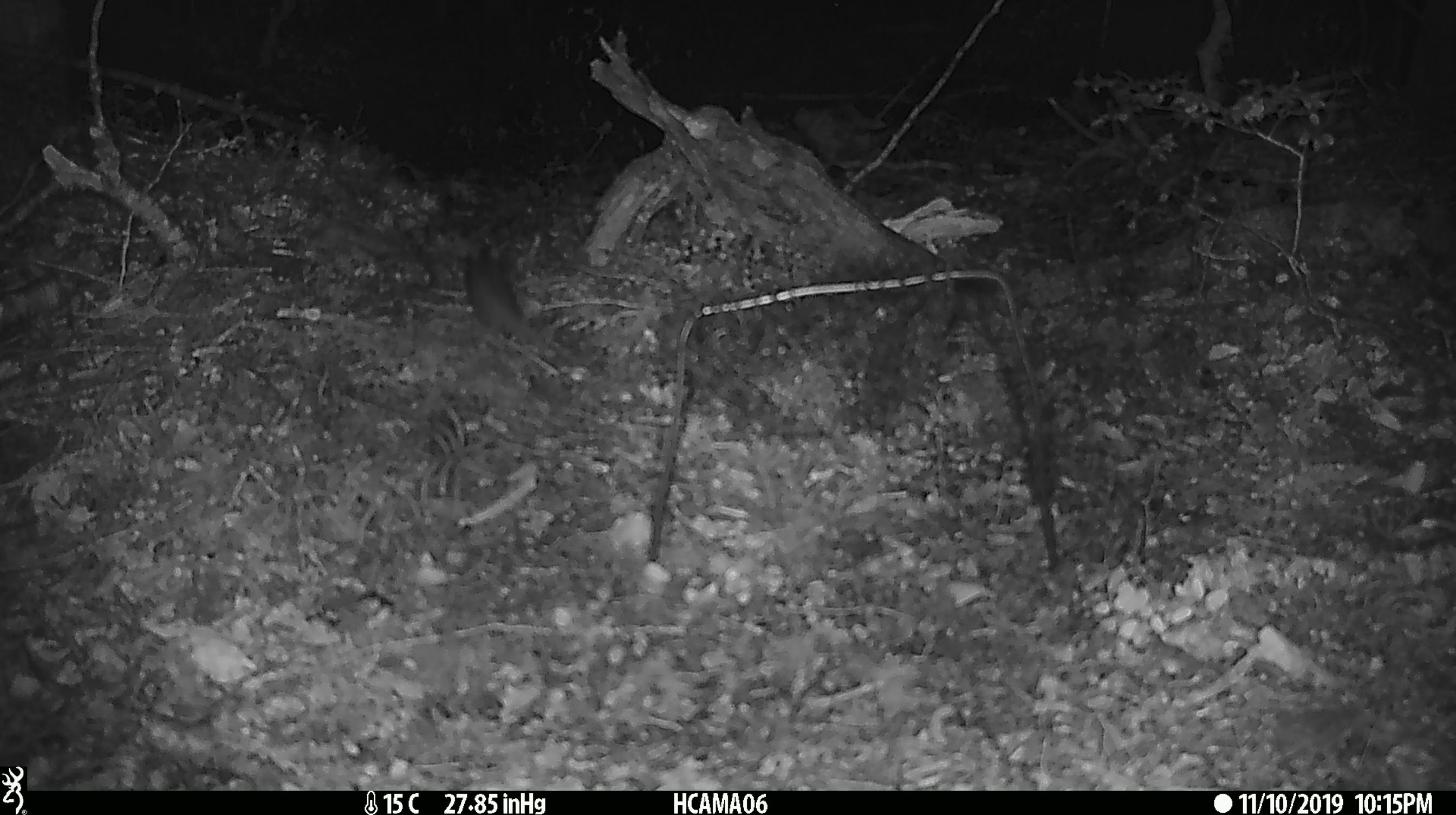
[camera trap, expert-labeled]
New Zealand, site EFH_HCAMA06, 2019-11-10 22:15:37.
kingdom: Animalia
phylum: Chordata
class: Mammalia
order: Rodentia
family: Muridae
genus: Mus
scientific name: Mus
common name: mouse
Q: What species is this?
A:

* * *

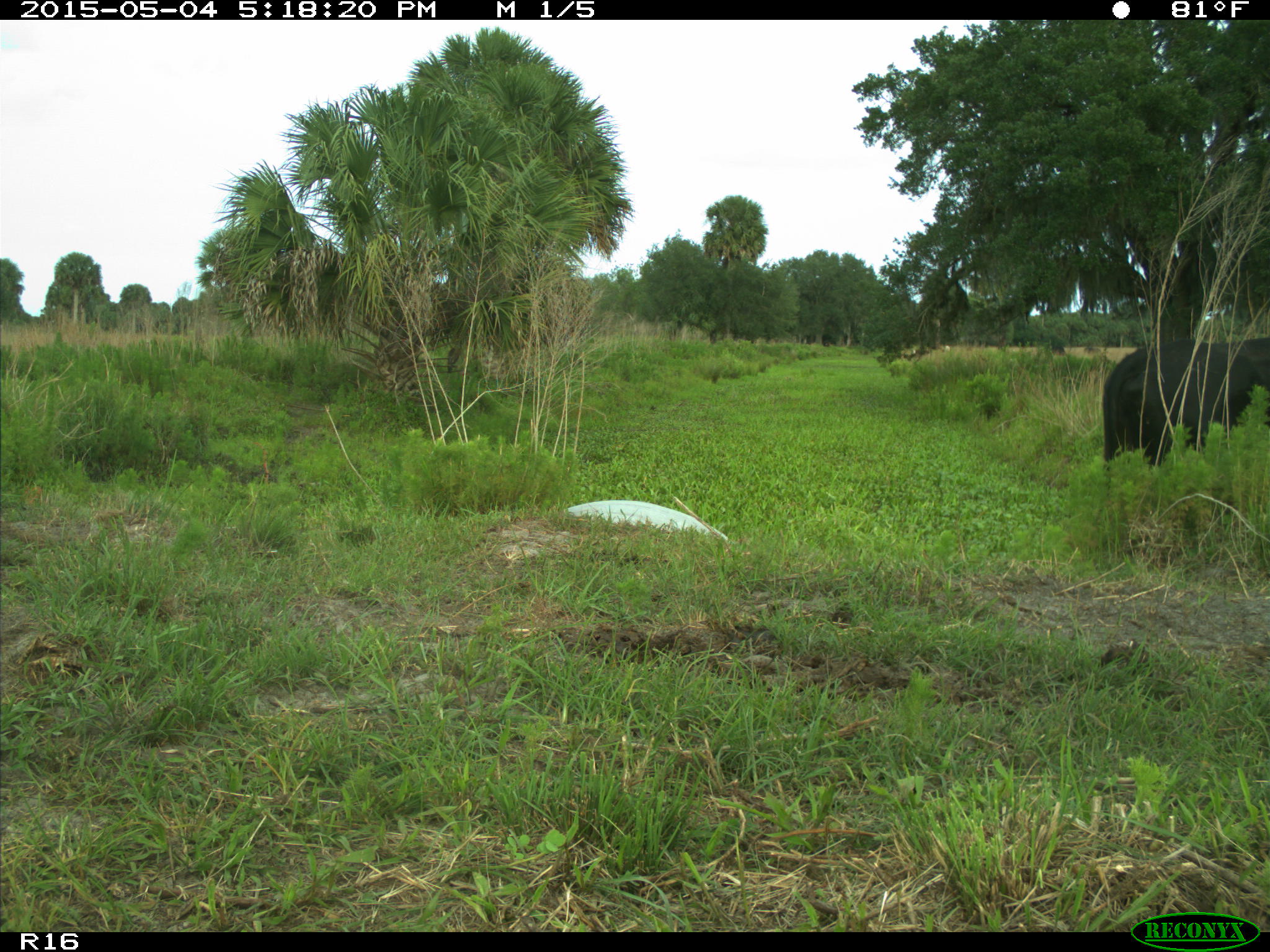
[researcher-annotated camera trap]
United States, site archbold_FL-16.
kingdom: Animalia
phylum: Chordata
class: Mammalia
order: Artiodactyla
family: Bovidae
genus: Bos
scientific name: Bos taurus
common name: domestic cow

* * *

> **WHAT THE TASK REQUIRES**: On how many lines of the data does "trap" appear? Give only that number.

> **ANSWER SECTION**: 2